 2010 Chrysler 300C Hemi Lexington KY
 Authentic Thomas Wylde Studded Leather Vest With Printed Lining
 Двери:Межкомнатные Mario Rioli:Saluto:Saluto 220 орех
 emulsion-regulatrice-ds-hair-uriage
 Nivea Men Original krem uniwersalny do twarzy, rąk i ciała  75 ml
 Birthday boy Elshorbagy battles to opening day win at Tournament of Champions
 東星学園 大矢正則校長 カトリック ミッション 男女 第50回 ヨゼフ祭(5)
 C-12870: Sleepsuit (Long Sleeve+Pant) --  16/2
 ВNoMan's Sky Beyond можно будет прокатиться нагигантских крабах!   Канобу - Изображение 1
● ● ● ● ●
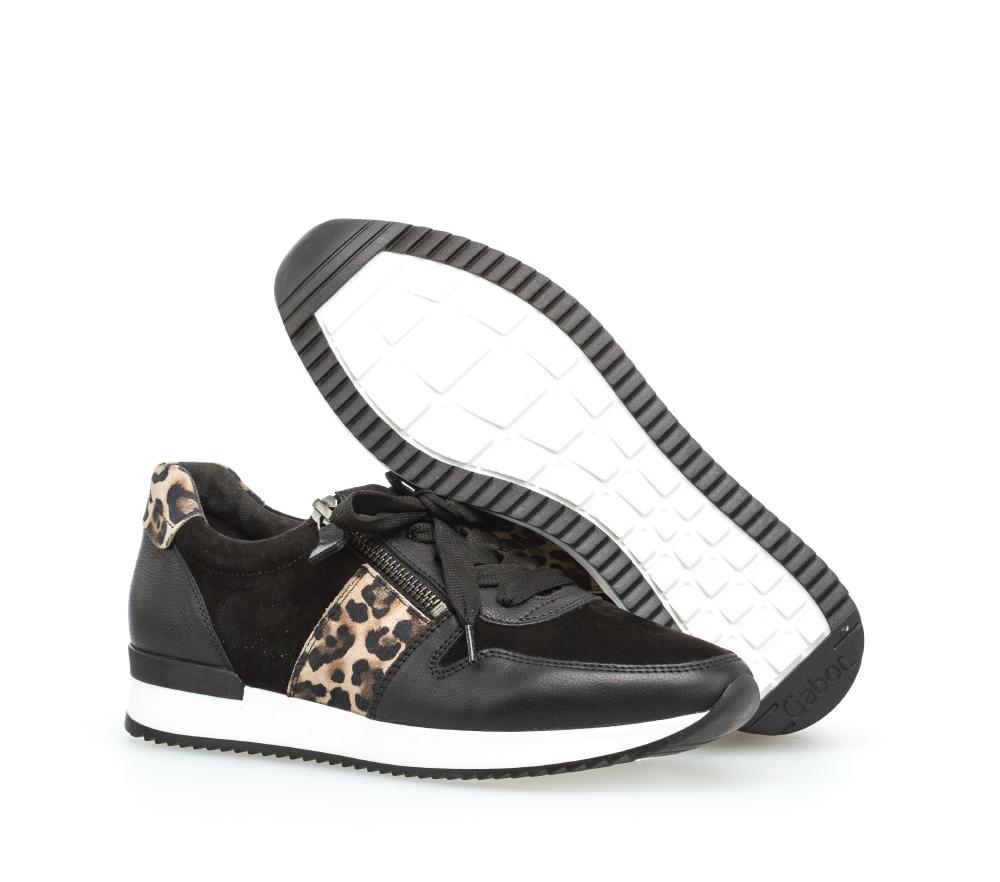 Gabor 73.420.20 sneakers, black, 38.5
● ● ● ● ●
▶ **Problem to solve**: Could you restate, word for word, the lines above from the one with "Nivea Men Original" to the one with "ВNoMan's Sky Beyond", both included?

▶ **Answer space**:
 Nivea Men Original krem uniwersalny do twarzy, rąk i ciała  75 ml
 Birthday boy Elshorbagy battles to opening day win at Tournament of Champions
 東星学園 大矢正則校長 カトリック ミッション 男女 第50回 ヨゼフ祭(5)
 C-12870: Sleepsuit (Long Sleeve+Pant) --  16/2
 ВNoMan's Sky Beyond можно будет прокатиться нагигантских крабах!   Канобу - Изображение 1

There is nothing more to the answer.